Integrated marketing

Target your consumer

By Ian Davidson, vice president of Pitney Bowes Document Messaging Technologies (DMT) International

When it comes to marketing and communications, the landscape is in a period of transition. The power has shifted to the consumer.

Analysts estimate that every consumer is exposed to around 3,000 advertising messages each day. In the midst of this information overload, we are now far more selective about what reaches us as consumers and what doesn’t.

Today’s empowered consumer is more time-pressured, more bombarded with messaging and, crucially, more in control over what gets through and what ends up ignored, deleted or in the bin.

Blogging tools and social networking sites mean that we’re no longer simply media recipients, we’re media creators too.
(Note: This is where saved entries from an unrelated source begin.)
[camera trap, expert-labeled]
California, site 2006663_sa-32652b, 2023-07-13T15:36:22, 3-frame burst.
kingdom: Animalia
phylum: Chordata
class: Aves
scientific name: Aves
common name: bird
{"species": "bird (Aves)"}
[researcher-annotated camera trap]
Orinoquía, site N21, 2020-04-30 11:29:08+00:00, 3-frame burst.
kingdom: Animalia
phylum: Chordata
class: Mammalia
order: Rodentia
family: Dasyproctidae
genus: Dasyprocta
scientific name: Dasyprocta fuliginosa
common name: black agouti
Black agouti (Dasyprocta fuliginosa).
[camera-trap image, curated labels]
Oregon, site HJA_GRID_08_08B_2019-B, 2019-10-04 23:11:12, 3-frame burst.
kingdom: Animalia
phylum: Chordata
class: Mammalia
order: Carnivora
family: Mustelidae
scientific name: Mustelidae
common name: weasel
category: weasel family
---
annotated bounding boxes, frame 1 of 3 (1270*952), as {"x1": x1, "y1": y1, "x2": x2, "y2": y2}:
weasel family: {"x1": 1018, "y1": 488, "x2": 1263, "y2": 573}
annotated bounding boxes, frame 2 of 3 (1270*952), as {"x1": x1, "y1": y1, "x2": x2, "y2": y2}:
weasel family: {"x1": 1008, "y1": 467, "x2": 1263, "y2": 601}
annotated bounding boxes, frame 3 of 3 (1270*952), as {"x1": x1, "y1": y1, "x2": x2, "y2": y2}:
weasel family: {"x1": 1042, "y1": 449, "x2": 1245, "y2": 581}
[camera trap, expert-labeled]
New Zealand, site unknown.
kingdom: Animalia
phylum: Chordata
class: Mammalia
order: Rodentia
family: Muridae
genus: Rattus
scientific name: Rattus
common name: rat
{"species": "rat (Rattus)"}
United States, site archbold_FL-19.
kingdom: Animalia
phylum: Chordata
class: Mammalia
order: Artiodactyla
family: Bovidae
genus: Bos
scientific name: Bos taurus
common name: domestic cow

If we can set our own agendas why should we tolerate those companies that get their own messaging hopelessly wrong? And for those that do get it wrong, new alternatives are simply a mouse-click or a text message away. It’s never been so easy to defect – loyalty is hard-earned and hard-maintained.

It takes relevance to break through the marketing clutter. Demonstrating relevance – not once, but time and time again – leads to trust. And customer trust is gold-dust.

Without integration across the print and mail operation, it is unlikely that businesses will ever achieve the level of communication sophistication required to satisfy today’s audience.

Only through integration can businesses create messages that are sophisticated enough to meet the exacting standards of today’s all-powerful consumer

Integration is critical for three reasons – to optimise, economise and outperform. Only through intelligent integration of print and mail can organisations truly be said to be achieving maximum efficiency, quality and return on investment with their customer communications. Integration adds value at a time when there is pressure on every single communication to deliver. And only through integration can businesses create messages that are sophisticated enough to meet the exacting standards of today’s all-powerful consumer.

If we look at the broader picture we see that integration is about more than harnessing the synergies of print and mail. It’s about bringing marketing together with operations to create more fluid and dynamic messaging. It’s about bringing transactional documents and marketing messages together to create new ways of engaging the customer – the transpromo phenomenon. And it’s about having the processes in place to ensure that every communication is a new opportunity.

Businesses face a dilemma. The target is to strengthen one-to-one customer relationships and grow revenue. But managing the constantly increasing volume of individual transactions with growing numbers of customers can make it difficult for businesses to hold the line on costs.

Only through integration - applying higher levels of communication intelligence to every step of the customer communication management process - can an organisation provide "mass personalisation“ while meeting the dual goals of revenue enhancement and cost reduction.

Integration is providing the tools to deliver communications that are helping businesses to earn this customer trust and loyalty. Nurturing existing customers not only provides stability but can lead to impressive growth. Take this quote from Infotrends, "just a 5% growth in current customer business can equate to as much as a 50% profit in bottom-line profits" - that’s a model worth adopting.

The technology to integrate is out there, and it doesn’t necessitate a radical overhaul of current processes. Building step-by-step, at your own pace, towards this end-to-end integrated communications model brings you ahead of the game.